To illustrate possible differences between 1st-order and 2nd-order LDS models, we compared the results from a 2LDS model (i.e., 2LGC2a) with those from a first-order LDS model using composites as manifest variables. These results are reported in Table 7. As it was the case for the LGC models, all the estimates for the MHS sample are very similar. For the AAPT sample, however, the results show important differences between both models in almost all parameter estimates. Figure 5a and 5b display the expected trajectories generated from these models for both samples. In these figures, the thick line represents the average trajectory whereas the thin lines represented individual trajectories. For the MHS data, the trajectories generated from the 1LDS and 2LDS models are very similar. For the AAPT data, the trajectories from the 1LDS model are steeper and with more variability than those from the 2LDS model.
Table 7.
MHS Sample | AAPT Sample | |||
---|---|---|---|---|
Model | 1LDS | 2LDS1(2a) | 1LDS | 2LDS1(2a) |
Means | ||||
µ0 Level | 2.755 (.050) | 2.825 (.052) | 1.201 (.018) | 1.356 (.036) |
µs Slope | 2.049 (.725) | 1.976 (.447) | .347 (.186)ns | .762 (.165) |
µI Increment | .068 (.022) | .068 (.015) | ||
By Auto-proportion | −.699 (.255) | −.657 (.153) | −.232 (.156)ns | −.571 (.127) |
Variances/Covariances | ||||
σ02 Level | .584 (.128) | .531 (.063) | .075 (.022) | .135 (.036) |
σS2 Slope | .164 (.132)ns | .151 (.081)ns | .003 (.011)ns | .015 (.012)ns |
σI2 Increment | .006 (.004)ns | .003 (.003)ns | ||
σ0S Level-Slope | .270 (.116) | .259 (.077) | −.013 (.009)ns | −.002 (.010)ns |
σ0I Level-Increment | .013 (.005) | .009 (.004)ns | ||
σSI Slope-Increment | .001 (.006)ns | −.001 (.003)ns |
Note. Values in parentheses indicate standard errors. All values are maximum likelihood estimates from Mplus. For the MHS sample, the basis coefficients were fixed to βt = [0, 1, 2, 3]. For the AAPT sample, the coefficients for the slope were fixed to βt = [−2, −1, 0, 2, 3] and for the increment to βt = [0, 0, 0, 2, 3]. “ns” indicates a parameter whose 95% confidence interval includes zero.

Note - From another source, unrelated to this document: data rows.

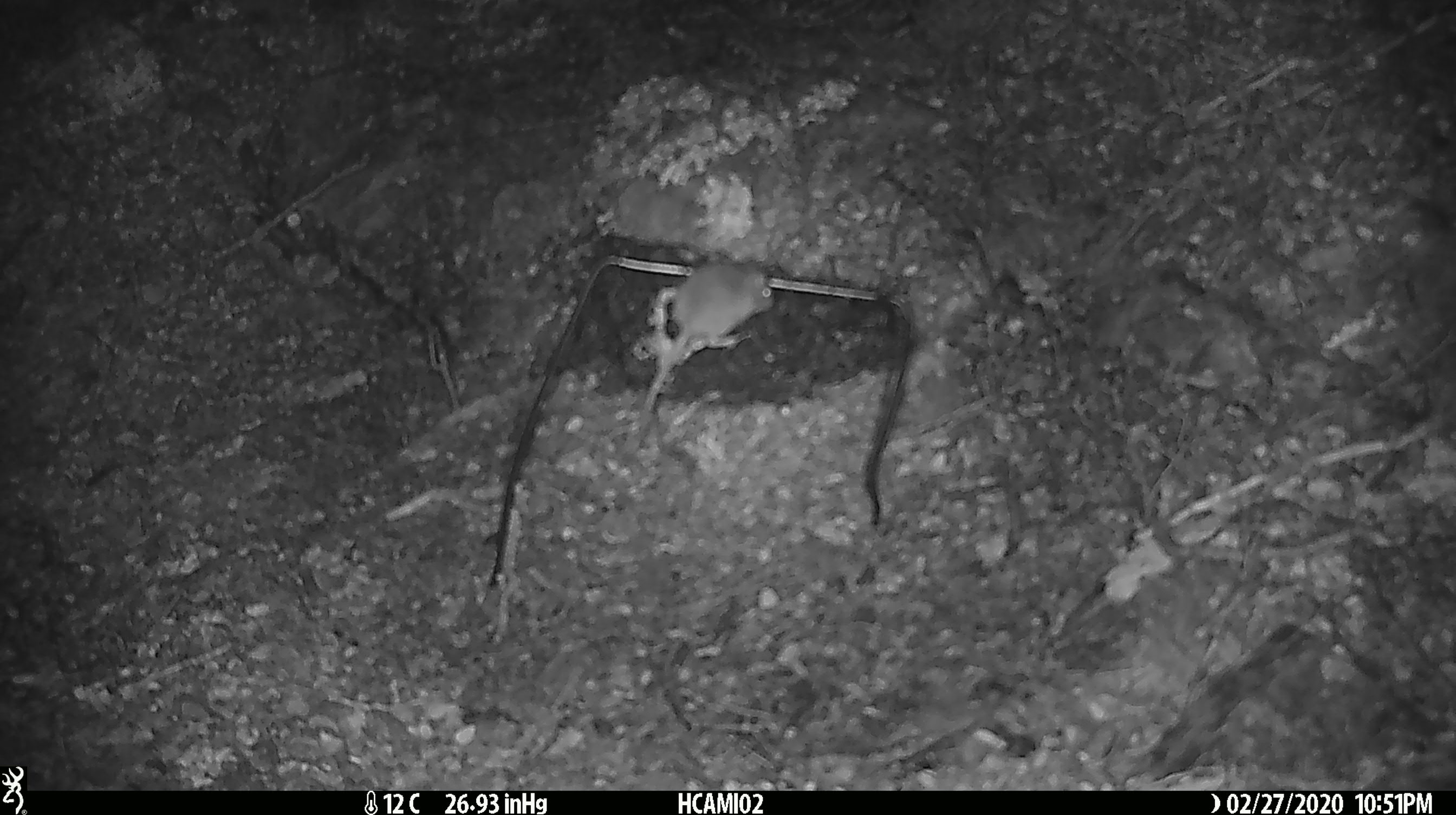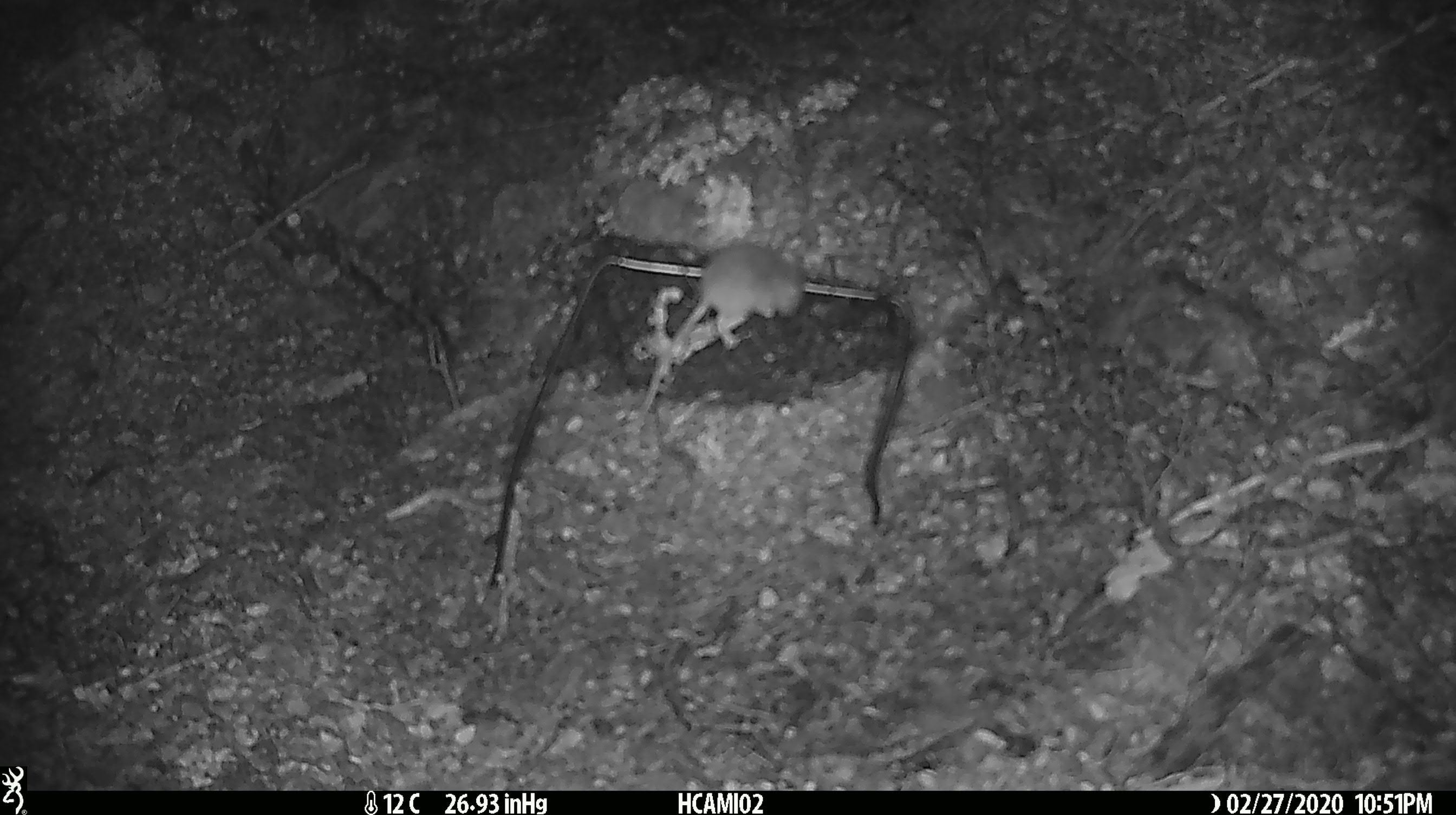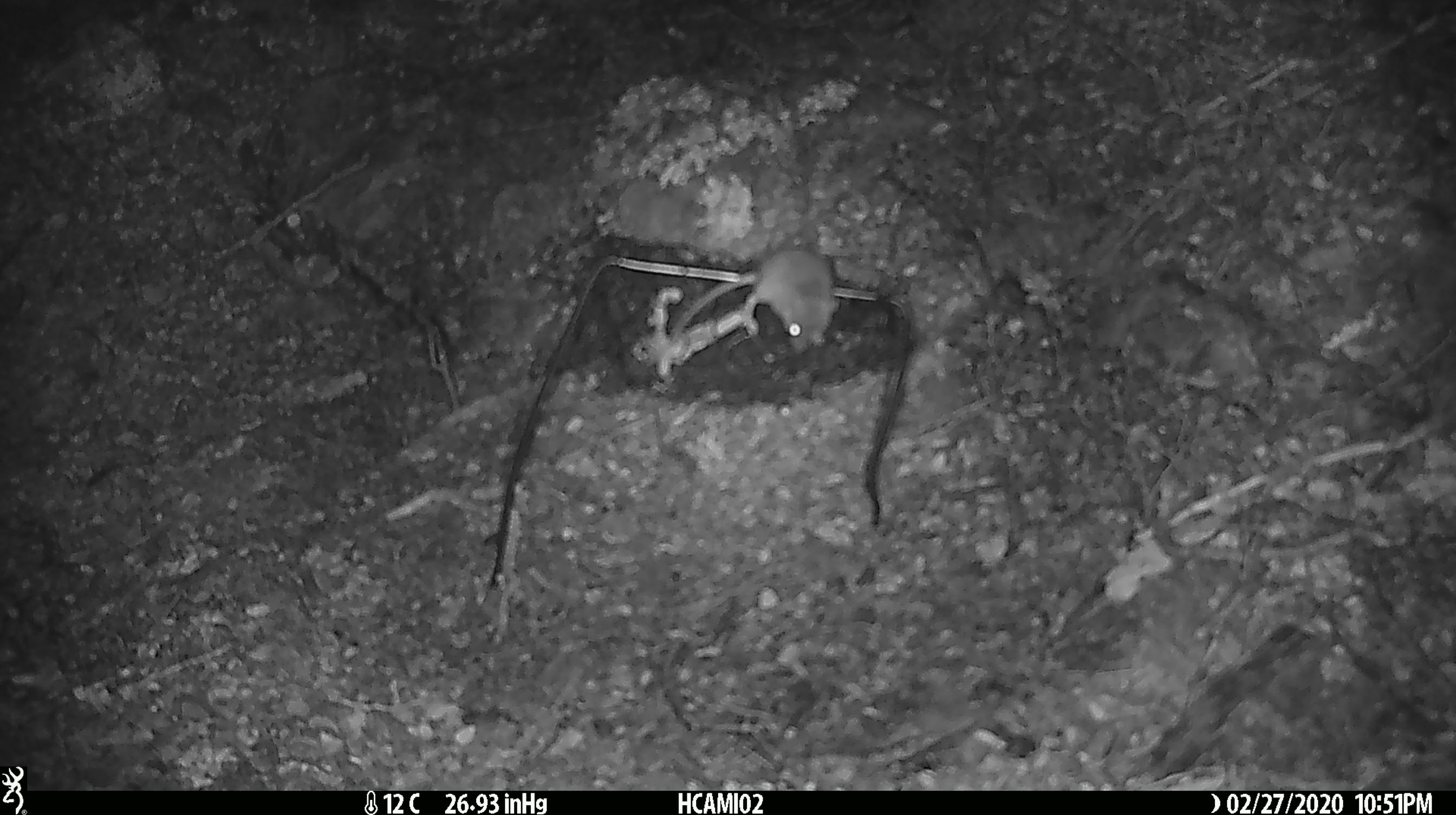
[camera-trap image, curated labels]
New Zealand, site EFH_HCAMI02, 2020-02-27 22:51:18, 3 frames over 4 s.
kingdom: Animalia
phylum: Chordata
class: Mammalia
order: Rodentia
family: Muridae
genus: Mus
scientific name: Mus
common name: mouse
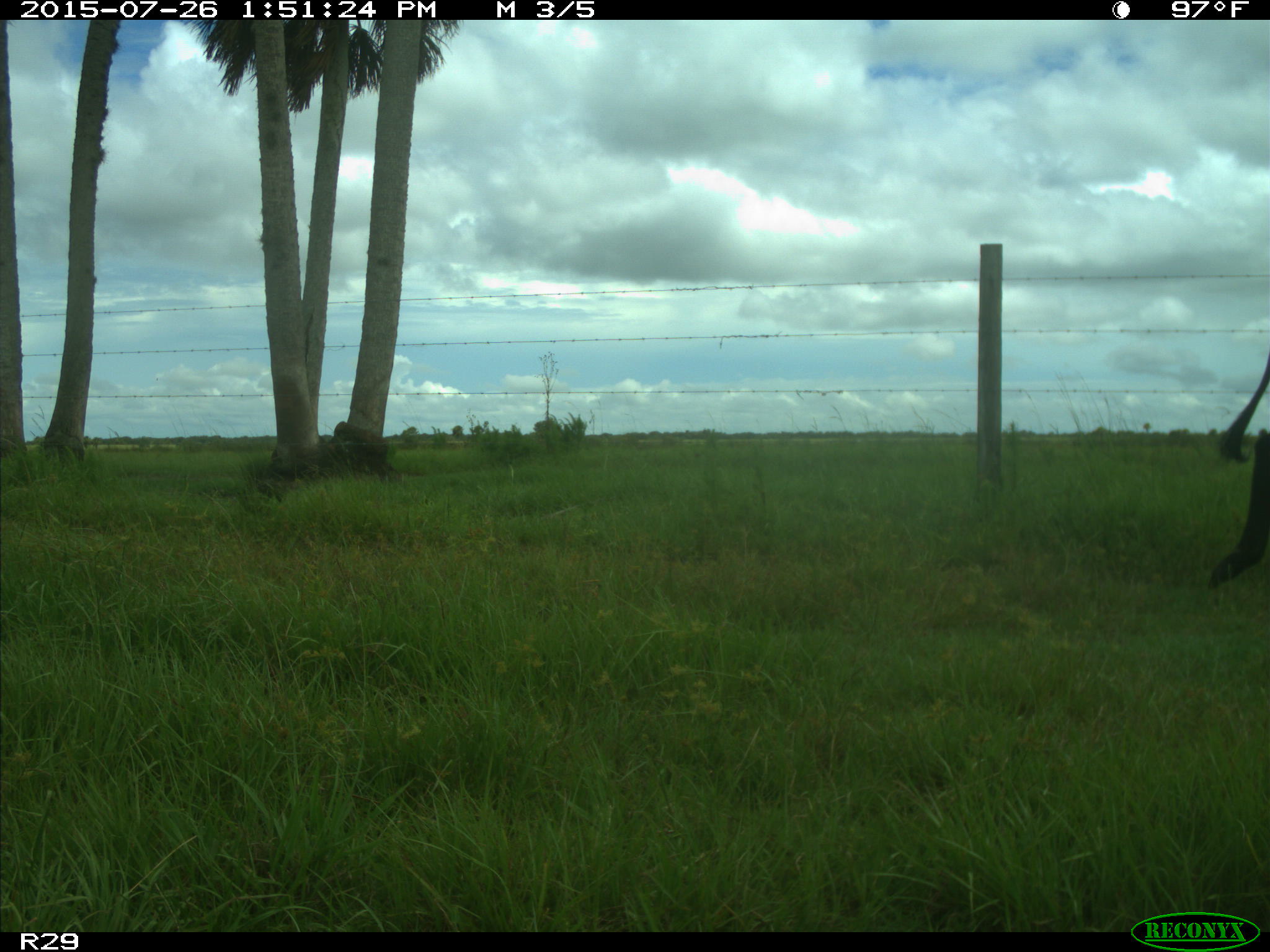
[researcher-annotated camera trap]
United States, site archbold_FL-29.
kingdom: Animalia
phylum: Chordata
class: Mammalia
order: Artiodactyla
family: Bovidae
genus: Bos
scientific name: Bos taurus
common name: domestic cow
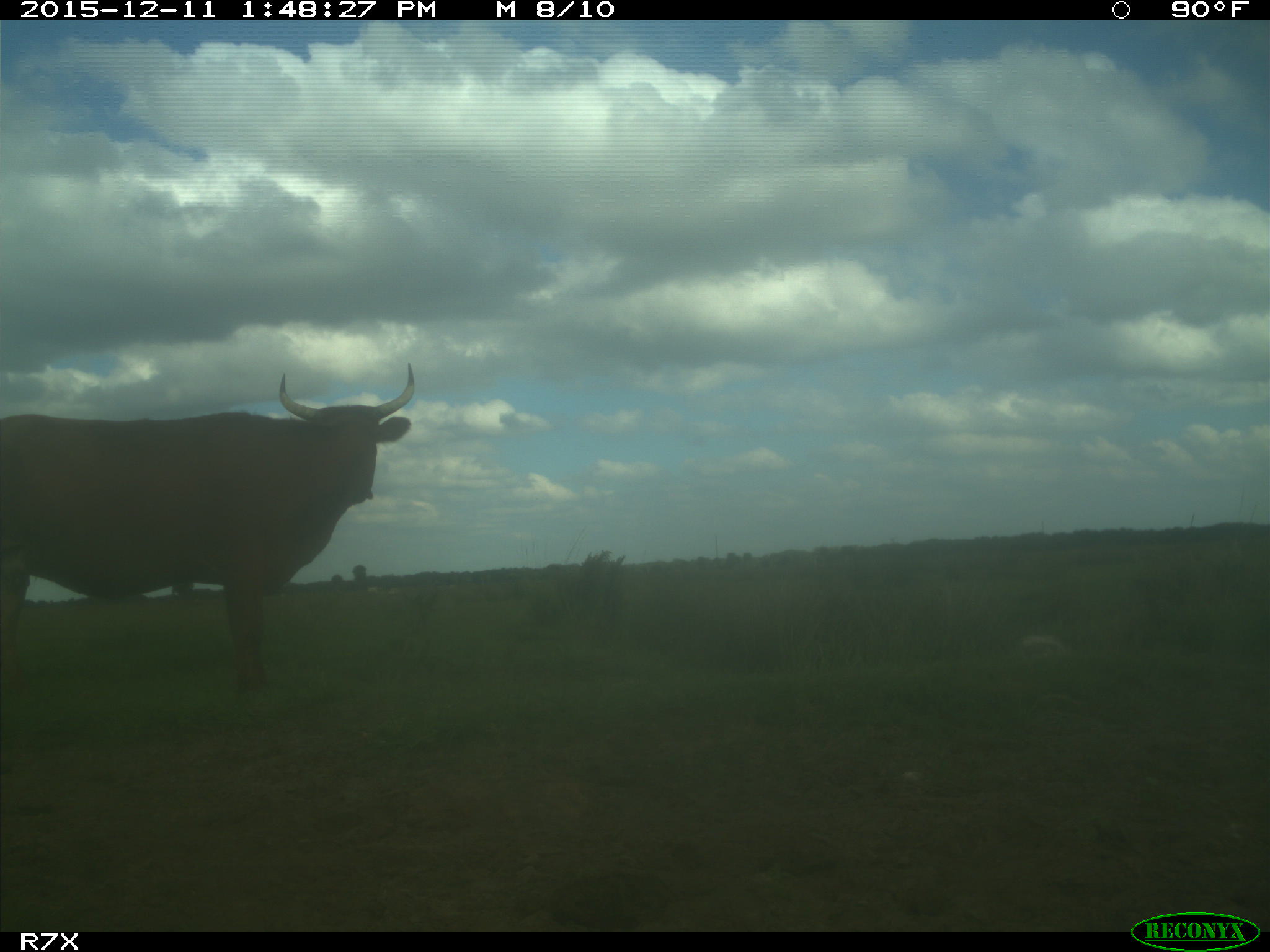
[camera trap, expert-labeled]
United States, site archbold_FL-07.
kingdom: Animalia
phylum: Chordata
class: Mammalia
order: Artiodactyla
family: Bovidae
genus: Bos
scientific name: Bos taurus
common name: domestic cow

Scaling of Latent Variables
One additional concern in growth modeling is the interpretation of results after an optimal model has been obtained. In much applied work with growth models, researchers emphasize only whether parameter estimates are statistically significant and, if significant, the sign of the parameter estimate, without offering detailed interpretations of the magnitudes of the parameter estimates. Under such an approach, statistical significance leads to presumed theoretical significance, even if the magnitude of a key parameter estimate is miniscule. The problem is compounded by the use of raw score metrics of various sorts for manifest variables and the tendency to identify the latent variables with a factor loading fixed to unity. This leads to manifest and latent variables that can have unusual metrics, impeding detailed evaluation except by the methodological expert.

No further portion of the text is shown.